Miami (EFE).- The British writer Martin Amis died at the age of 73 at his residence in Lake Worth, Florida (USA), reports The New York Times on Saturday.
According to the newspaper, the author of “Campos de Londres” died on Friday of esophageal cancer, as confirmed by his wife, also a writer Isabel Fonseca.
His death occurs one day after the screening at the Cannes Film Festival of “The Zone of Interest”, by director Jonathan Glazer, a film adaptation of the British book of the same name (The Zone of Interest) published in 2014 and which is already shaping up to be serious. contender for the Palme d’Or at the festival.
The writer, born in Oxford (United Kingdom) in 1949, published 15 novels throughout his literary career, as well as short stories, essays, some of which sparked controversy, and the acclaimed memoir “Experience” (2000 ).
One of the most influential novelists in English in recent decades, and son of fellow writer Kingsley Amis, the British made his literary debut with the publication of “The Book of Rachel” (1973), which was followed by “Children dead” (1975), works that placed him as one of the young authors who caught the attention of the public and critics.
The peak of his work is the so-called “London Trilogy”, made up of the novels “Money” (1984), “Information” (1995) and the aforementioned “London Fields” (1989), which are among his works. most celebrated.

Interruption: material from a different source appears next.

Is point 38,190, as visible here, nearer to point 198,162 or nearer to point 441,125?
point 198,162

In his latest works, the writer explored the atrocities of the ruler of the extinct Soviet Union, Joseph Stalin, and the consequences of the Holocaust, as is the case with “The Zone of Interest” and “The Arrow of Time” (1991).
In “The Zone of Interest”, the British used satire, as he said after its publication, “to disdainfully highlight the grotesqueness of the Nazi regime.”
His latest work was “Desde dentro” (2021), a novel with a semi-autobiographical spirit.